Data to use:

----

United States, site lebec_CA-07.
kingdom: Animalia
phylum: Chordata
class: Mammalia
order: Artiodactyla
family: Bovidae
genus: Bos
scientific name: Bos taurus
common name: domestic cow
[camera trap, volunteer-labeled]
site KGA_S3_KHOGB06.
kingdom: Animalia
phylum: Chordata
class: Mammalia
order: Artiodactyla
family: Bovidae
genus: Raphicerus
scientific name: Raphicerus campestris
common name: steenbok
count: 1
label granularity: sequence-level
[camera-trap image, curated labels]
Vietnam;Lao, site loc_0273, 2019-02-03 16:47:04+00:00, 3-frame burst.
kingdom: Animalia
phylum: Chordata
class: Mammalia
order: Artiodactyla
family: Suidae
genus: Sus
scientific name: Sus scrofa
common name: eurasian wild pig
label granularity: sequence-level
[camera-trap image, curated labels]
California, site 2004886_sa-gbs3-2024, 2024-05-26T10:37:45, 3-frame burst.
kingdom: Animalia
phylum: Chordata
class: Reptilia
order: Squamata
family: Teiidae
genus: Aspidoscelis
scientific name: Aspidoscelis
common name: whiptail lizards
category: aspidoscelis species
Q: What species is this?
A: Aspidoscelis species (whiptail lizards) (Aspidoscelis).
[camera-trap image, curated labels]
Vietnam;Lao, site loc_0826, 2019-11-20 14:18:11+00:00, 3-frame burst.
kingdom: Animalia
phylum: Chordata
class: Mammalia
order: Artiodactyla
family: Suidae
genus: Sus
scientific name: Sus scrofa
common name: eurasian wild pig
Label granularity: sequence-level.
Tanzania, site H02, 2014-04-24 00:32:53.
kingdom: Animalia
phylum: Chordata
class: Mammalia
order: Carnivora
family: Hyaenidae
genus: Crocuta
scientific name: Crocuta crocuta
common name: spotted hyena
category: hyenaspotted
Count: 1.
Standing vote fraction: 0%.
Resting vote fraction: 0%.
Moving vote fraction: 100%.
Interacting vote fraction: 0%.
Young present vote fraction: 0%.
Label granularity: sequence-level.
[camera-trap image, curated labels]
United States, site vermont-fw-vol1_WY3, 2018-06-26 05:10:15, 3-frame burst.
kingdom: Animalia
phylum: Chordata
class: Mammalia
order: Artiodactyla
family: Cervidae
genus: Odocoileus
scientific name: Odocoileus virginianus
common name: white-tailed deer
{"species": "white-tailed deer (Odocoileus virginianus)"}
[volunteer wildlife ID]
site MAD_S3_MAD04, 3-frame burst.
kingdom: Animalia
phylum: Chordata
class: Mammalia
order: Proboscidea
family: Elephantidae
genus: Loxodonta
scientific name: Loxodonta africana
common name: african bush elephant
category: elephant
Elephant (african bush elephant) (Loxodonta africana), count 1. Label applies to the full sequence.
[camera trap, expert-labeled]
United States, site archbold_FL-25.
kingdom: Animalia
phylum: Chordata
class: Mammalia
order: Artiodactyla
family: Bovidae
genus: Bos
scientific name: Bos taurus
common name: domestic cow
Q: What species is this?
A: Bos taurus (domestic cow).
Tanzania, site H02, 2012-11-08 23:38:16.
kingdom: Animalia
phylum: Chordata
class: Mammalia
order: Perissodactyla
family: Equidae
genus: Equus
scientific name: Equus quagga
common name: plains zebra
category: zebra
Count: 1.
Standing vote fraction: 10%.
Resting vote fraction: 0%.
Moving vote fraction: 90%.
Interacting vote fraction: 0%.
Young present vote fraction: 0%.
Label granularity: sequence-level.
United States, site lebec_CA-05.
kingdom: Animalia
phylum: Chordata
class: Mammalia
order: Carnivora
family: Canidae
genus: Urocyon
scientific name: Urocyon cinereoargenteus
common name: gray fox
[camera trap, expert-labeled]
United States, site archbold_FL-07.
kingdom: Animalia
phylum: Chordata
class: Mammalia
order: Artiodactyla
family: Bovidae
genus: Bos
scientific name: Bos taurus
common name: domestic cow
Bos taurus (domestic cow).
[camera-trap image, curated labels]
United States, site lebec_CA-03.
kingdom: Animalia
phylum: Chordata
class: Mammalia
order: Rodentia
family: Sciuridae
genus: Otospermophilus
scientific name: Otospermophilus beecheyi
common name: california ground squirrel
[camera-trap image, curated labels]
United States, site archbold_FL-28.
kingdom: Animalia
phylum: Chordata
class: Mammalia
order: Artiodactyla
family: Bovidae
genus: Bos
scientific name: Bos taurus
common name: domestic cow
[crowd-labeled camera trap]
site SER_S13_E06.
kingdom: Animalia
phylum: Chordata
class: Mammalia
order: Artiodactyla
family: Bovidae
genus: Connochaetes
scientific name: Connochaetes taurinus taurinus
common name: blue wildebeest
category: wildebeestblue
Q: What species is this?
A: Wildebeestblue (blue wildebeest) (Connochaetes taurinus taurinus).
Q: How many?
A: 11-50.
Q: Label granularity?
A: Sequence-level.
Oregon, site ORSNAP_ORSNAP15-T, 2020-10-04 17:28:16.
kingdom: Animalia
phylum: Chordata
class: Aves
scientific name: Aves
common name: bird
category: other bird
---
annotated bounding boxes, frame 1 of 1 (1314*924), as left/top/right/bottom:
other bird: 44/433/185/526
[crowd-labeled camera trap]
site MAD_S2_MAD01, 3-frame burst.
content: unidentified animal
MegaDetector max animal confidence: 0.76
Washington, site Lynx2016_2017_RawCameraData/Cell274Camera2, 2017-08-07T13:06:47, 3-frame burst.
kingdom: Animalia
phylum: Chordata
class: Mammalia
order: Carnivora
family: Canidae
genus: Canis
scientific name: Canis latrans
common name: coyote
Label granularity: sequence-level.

----

Work to complete: Please write out each line of the listing above exactly.

Your solution:
United States, site lebec_CA-07.
kingdom: Animalia
phylum: Chordata
class: Mammalia
order: Artiodactyla
family: Bovidae
genus: Bos
scientific name: Bos taurus
common name: domestic cow
[camera trap, volunteer-labeled]
site KGA_S3_KHOGB06.
kingdom: Animalia
phylum: Chordata
class: Mammalia
order: Artiodactyla
family: Bovidae
genus: Raphicerus
scientific name: Raphicerus campestris
common name: steenbok
count: 1
label granularity: sequence-level
[camera-trap image, curated labels]
Vietnam;Lao, site loc_0273, 2019-02-03 16:47:04+00:00, 3-frame burst.
kingdom: Animalia
phylum: Chordata
class: Mammalia
order: Artiodactyla
family: Suidae
genus: Sus
scientific name: Sus scrofa
common name: eurasian wild pig
label granularity: sequence-level
[camera-trap image, curated labels]
California, site 2004886_sa-gbs3-2024, 2024-05-26T10:37:45, 3-frame burst.
kingdom: Animalia
phylum: Chordata
class: Reptilia
order: Squamata
family: Teiidae
genus: Aspidoscelis
scientific name: Aspidoscelis
common name: whiptail lizards
category: aspidoscelis species
Q: What species is this?
A: Aspidoscelis species (whiptail lizards) (Aspidoscelis).
[camera-trap image, curated labels]
Vietnam;Lao, site loc_0826, 2019-11-20 14:18:11+00:00, 3-frame burst.
kingdom: Animalia
phylum: Chordata
class: Mammalia
order: Artiodactyla
family: Suidae
genus: Sus
scientific name: Sus scrofa
common name: eurasian wild pig
Label granularity: sequence-level.
Tanzania, site H02, 2014-04-24 00:32:53.
kingdom: Animalia
phylum: Chordata
class: Mammalia
order: Carnivora
family: Hyaenidae
genus: Crocuta
scientific name: Crocuta crocuta
common name: spotted hyena
category: hyenaspotted
Count: 1.
Standing vote fraction: 0%.
Resting vote fraction: 0%.
Moving vote fraction: 100%.
Interacting vote fraction: 0%.
Young present vote fraction: 0%.
Label granularity: sequence-level.
[camera-trap image, curated labels]
United States, site vermont-fw-vol1_WY3, 2018-06-26 05:10:15, 3-frame burst.
kingdom: Animalia
phylum: Chordata
class: Mammalia
order: Artiodactyla
family: Cervidae
genus: Odocoileus
scientific name: Odocoileus virginianus
common name: white-tailed deer
{"species": "white-tailed deer (Odocoileus virginianus)"}
[volunteer wildlife ID]
site MAD_S3_MAD04, 3-frame burst.
kingdom: Animalia
phylum: Chordata
class: Mammalia
order: Proboscidea
family: Elephantidae
genus: Loxodonta
scientific name: Loxodonta africana
common name: african bush elephant
category: elephant
Elephant (african bush elephant) (Loxodonta africana), count 1. Label applies to the full sequence.
[camera trap, expert-labeled]
United States, site archbold_FL-25.
kingdom: Animalia
phylum: Chordata
class: Mammalia
order: Artiodactyla
family: Bovidae
genus: Bos
scientific name: Bos taurus
common name: domestic cow
Q: What species is this?
A: Bos taurus (domestic cow).
Tanzania, site H02, 2012-11-08 23:38:16.
kingdom: Animalia
phylum: Chordata
class: Mammalia
order: Perissodactyla
family: Equidae
genus: Equus
scientific name: Equus quagga
common name: plains zebra
category: zebra
Count: 1.
Standing vote fraction: 10%.
Resting vote fraction: 0%.
Moving vote fraction: 90%.
Interacting vote fraction: 0%.
Young present vote fraction: 0%.
Label granularity: sequence-level.
United States, site lebec_CA-05.
kingdom: Animalia
phylum: Chordata
class: Mammalia
order: Carnivora
family: Canidae
genus: Urocyon
scientific name: Urocyon cinereoargenteus
common name: gray fox
[camera trap, expert-labeled]
United States, site archbold_FL-07.
kingdom: Animalia
phylum: Chordata
class: Mammalia
order: Artiodactyla
family: Bovidae
genus: Bos
scientific name: Bos taurus
common name: domestic cow
Bos taurus (domestic cow).
[camera-trap image, curated labels]
United States, site lebec_CA-03.
kingdom: Animalia
phylum: Chordata
class: Mammalia
order: Rodentia
family: Sciuridae
genus: Otospermophilus
scientific name: Otospermophilus beecheyi
common name: california ground squirrel
[camera-trap image, curated labels]
United States, site archbold_FL-28.
kingdom: Animalia
phylum: Chordata
class: Mammalia
order: Artiodactyla
family: Bovidae
genus: Bos
scientific name: Bos taurus
common name: domestic cow
[crowd-labeled camera trap]
site SER_S13_E06.
kingdom: Animalia
phylum: Chordata
class: Mammalia
order: Artiodactyla
family: Bovidae
genus: Connochaetes
scientific name: Connochaetes taurinus taurinus
common name: blue wildebeest
category: wildebeestblue
Q: What species is this?
A: Wildebeestblue (blue wildebeest) (Connochaetes taurinus taurinus).
Q: How many?
A: 11-50.
Q: Label granularity?
A: Sequence-level.
Oregon, site ORSNAP_ORSNAP15-T, 2020-10-04 17:28:16.
kingdom: Animalia
phylum: Chordata
class: Aves
scientific name: Aves
common name: bird
category: other bird
---
annotated bounding boxes, frame 1 of 1 (1314*924), as left/top/right/bottom:
other bird: 44/433/185/526
[crowd-labeled camera trap]
site MAD_S2_MAD01, 3-frame burst.
content: unidentified animal
MegaDetector max animal confidence: 0.76
Washington, site Lynx2016_2017_RawCameraData/Cell274Camera2, 2017-08-07T13:06:47, 3-frame burst.
kingdom: Animalia
phylum: Chordata
class: Mammalia
order: Carnivora
family: Canidae
genus: Canis
scientific name: Canis latrans
common name: coyote
Label granularity: sequence-level.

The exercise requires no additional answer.